Dublin has become the safest of EU nations for Irish citizens in a survey by Eurostat which shows the country’s economy is more resilient than the EU average.
It also showed that the proportion of Irish nationals who have moved to other EU countries has dropped to the lowest level in the bloc since at least 2007, from 44% in 2007.
The survey of 1,054 respondents by the agency on Monday showed that while the proportion who are actively looking for work has remained stable at 25% for the past four years, the proportion moving to other countries has risen to 40% and has risen in some areas.
The figures are based on the countrys data on people leaving the country to study or work in the EU.

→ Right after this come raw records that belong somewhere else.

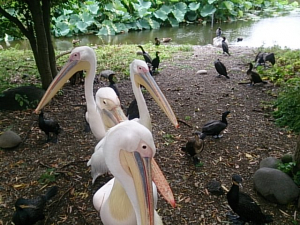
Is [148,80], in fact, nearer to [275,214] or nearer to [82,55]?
[82,55]

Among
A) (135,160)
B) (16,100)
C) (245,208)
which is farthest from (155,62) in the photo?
A: (135,160)

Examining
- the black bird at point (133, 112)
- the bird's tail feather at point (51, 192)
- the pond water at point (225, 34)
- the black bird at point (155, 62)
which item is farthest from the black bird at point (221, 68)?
the pond water at point (225, 34)

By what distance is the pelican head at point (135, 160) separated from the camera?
1451 millimetres

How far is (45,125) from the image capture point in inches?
138

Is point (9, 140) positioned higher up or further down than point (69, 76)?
further down

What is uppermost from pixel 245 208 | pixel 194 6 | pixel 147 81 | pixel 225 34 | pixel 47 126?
pixel 147 81

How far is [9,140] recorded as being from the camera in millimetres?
3463

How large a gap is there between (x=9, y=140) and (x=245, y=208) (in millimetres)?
2773

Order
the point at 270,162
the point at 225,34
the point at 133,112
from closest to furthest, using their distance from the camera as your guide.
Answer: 1. the point at 270,162
2. the point at 133,112
3. the point at 225,34

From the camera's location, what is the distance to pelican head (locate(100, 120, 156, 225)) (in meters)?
Answer: 1.45

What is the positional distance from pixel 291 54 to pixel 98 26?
1099cm

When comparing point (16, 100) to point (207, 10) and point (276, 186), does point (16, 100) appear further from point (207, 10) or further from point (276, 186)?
point (207, 10)

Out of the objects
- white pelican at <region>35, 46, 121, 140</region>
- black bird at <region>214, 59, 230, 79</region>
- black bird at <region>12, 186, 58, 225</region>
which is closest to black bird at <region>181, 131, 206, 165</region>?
white pelican at <region>35, 46, 121, 140</region>

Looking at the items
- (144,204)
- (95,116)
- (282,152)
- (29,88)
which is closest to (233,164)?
(282,152)
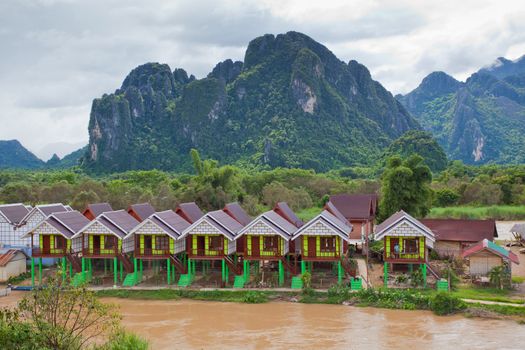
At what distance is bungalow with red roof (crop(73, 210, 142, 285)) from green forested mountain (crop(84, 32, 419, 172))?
65803mm

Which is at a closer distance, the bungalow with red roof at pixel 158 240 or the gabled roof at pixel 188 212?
the bungalow with red roof at pixel 158 240

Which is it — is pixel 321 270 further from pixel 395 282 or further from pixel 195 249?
pixel 195 249

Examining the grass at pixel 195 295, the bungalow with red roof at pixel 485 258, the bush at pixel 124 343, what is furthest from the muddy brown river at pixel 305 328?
the bungalow with red roof at pixel 485 258

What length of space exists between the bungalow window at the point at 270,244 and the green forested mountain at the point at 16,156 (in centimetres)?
14251

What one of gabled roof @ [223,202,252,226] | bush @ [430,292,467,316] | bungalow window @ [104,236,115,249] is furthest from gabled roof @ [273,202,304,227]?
bush @ [430,292,467,316]

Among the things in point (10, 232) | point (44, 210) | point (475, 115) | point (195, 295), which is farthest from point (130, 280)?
point (475, 115)

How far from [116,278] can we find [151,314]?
15.0 feet

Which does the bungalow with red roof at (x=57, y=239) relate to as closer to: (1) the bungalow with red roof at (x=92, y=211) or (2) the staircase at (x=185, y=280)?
(1) the bungalow with red roof at (x=92, y=211)

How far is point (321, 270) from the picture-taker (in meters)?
26.8

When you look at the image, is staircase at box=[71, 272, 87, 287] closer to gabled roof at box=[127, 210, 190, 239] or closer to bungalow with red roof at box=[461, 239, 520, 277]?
gabled roof at box=[127, 210, 190, 239]

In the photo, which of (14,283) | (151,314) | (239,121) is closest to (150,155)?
(239,121)

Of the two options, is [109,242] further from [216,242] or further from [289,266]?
[289,266]

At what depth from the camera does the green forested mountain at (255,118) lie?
99375mm

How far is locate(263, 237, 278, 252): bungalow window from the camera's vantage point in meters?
24.2
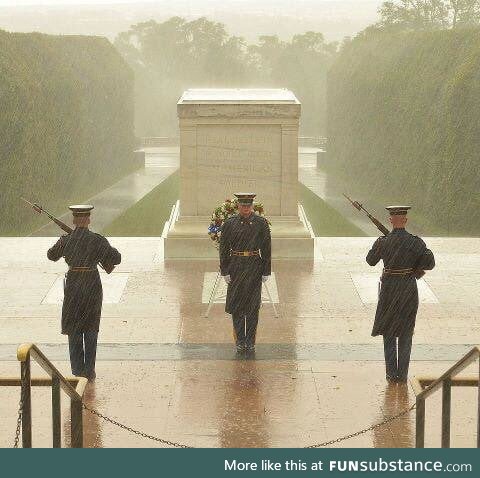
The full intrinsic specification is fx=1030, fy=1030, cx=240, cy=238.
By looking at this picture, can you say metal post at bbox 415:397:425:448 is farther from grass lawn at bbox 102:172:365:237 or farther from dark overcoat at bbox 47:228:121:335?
grass lawn at bbox 102:172:365:237

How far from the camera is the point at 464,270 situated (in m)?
12.8

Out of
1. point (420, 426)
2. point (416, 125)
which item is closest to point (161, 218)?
point (416, 125)

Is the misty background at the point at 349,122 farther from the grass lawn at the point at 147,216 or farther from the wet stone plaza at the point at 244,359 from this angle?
the wet stone plaza at the point at 244,359

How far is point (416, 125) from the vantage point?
933 inches

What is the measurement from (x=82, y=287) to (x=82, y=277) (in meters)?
0.08

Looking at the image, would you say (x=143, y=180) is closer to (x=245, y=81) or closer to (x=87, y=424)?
(x=87, y=424)

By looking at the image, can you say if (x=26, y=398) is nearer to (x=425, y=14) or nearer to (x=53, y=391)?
(x=53, y=391)

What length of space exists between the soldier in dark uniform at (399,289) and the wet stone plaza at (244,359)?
0.80 feet

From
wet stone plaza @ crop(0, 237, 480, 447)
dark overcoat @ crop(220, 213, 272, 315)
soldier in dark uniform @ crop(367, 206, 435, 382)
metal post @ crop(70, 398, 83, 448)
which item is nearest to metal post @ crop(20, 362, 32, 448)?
metal post @ crop(70, 398, 83, 448)

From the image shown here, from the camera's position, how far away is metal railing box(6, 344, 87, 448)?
15.9ft

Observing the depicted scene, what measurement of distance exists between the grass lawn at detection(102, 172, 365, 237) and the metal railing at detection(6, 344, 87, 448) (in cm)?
1380

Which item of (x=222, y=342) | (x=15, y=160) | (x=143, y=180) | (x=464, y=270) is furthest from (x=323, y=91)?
(x=222, y=342)

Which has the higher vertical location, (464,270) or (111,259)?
(111,259)

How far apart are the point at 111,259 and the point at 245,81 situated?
59.3 metres
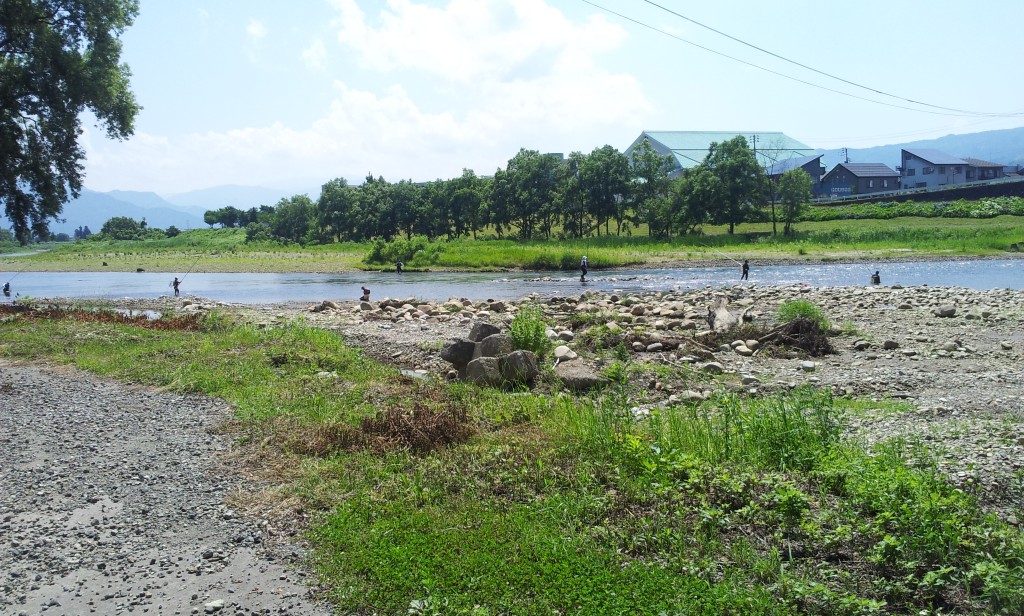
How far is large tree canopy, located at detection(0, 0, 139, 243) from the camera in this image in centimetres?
2727

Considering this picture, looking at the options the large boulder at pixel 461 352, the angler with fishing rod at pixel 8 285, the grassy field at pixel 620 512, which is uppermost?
the angler with fishing rod at pixel 8 285

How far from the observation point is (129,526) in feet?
22.3

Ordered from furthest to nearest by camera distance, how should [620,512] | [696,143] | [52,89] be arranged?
1. [696,143]
2. [52,89]
3. [620,512]

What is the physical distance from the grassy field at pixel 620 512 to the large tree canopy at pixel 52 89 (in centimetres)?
2416

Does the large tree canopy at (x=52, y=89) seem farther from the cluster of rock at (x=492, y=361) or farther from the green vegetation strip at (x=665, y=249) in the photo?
the green vegetation strip at (x=665, y=249)

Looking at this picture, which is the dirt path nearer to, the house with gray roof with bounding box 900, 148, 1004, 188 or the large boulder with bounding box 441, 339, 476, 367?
the large boulder with bounding box 441, 339, 476, 367

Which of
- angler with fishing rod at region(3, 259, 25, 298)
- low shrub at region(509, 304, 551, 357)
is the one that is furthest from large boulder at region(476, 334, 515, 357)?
angler with fishing rod at region(3, 259, 25, 298)

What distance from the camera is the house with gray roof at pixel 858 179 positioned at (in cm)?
10606

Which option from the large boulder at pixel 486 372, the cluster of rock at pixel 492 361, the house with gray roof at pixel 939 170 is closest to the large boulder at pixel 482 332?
the cluster of rock at pixel 492 361

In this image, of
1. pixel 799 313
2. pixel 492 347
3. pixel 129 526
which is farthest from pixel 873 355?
pixel 129 526

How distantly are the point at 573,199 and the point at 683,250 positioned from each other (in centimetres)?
1874

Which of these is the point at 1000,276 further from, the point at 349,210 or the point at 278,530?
the point at 349,210

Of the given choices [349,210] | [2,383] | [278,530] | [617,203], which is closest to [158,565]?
[278,530]

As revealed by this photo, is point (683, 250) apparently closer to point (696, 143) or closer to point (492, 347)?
point (492, 347)
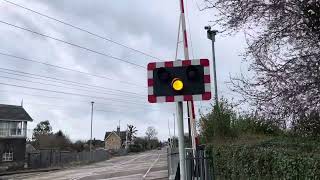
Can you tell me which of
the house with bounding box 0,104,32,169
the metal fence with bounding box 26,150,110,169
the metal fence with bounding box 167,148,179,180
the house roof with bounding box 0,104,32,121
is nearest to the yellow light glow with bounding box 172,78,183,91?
the metal fence with bounding box 167,148,179,180

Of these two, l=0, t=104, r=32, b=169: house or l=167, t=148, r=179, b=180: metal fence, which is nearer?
l=167, t=148, r=179, b=180: metal fence

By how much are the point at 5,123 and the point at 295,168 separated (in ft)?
180

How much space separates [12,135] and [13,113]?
10.3 feet

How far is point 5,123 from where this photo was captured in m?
57.9

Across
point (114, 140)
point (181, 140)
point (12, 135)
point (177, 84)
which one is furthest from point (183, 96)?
point (114, 140)

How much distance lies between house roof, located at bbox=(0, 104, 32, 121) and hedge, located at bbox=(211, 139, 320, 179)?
49.8m

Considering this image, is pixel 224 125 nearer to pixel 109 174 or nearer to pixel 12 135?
pixel 109 174

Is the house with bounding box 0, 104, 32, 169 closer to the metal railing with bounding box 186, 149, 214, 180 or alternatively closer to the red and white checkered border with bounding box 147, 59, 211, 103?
the metal railing with bounding box 186, 149, 214, 180

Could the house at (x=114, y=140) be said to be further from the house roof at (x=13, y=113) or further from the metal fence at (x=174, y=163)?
the metal fence at (x=174, y=163)

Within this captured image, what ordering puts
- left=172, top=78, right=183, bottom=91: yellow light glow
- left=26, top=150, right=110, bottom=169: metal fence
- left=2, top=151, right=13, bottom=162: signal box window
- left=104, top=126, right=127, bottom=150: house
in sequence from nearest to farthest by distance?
left=172, top=78, right=183, bottom=91: yellow light glow → left=2, top=151, right=13, bottom=162: signal box window → left=26, top=150, right=110, bottom=169: metal fence → left=104, top=126, right=127, bottom=150: house

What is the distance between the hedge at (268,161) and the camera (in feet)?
21.8

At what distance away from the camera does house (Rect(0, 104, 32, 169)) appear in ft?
184

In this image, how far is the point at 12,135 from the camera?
191 feet

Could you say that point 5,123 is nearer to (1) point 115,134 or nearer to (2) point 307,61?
(2) point 307,61
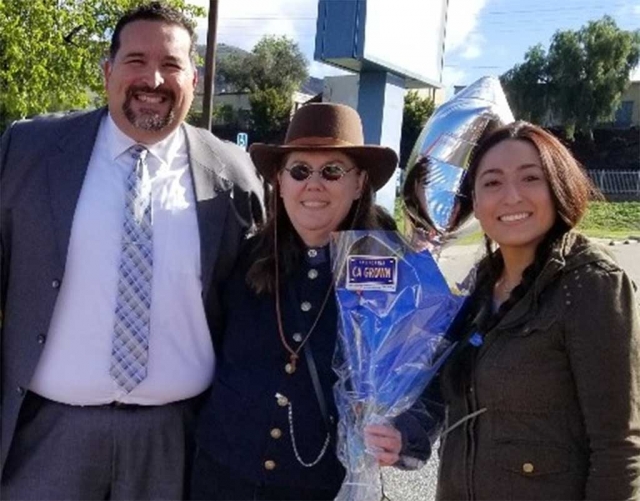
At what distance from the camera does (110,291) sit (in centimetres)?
285

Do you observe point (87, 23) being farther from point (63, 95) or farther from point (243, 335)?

In total, there were 1,093,000 people who left Ireland to work abroad in the past year, compared to 1,034,000 in 2015.
The proportion who have gone to work in other EU member states in the same period has also risen from 35% to 37% and is now at a record low of just 14%.
The survey also showed the number of Irish people who said they were actively looking to move to a different EU country has increased to 20% from 14%.
Meanwhile, the number who said their future was uncertain has dropped by 8% to 7%.
This comes as a fresh surge in migrants arriving in the Irish capital has sparked concern among Irish officials that Dublin will become the new “Niger” for the continent.
According to the European Commission, the EU’s executive arm, more than a million migrants from Africa and the Middle East and North Africa have arrived in Ireland since last year, with a further 5,000 arrivals expected this year.
The numbers are expected to be higher than the 6,000 recorded in 2016.
But the number is expected to decrease as the EU is expected for the first time to accept more refugees from Syria and elsewhere.
It is understood that the number will also fall as Dublin continues to try to deal with the influx of migrants.
The latest survey shows that the majority of people who have left the country are either in school or in their early 20s.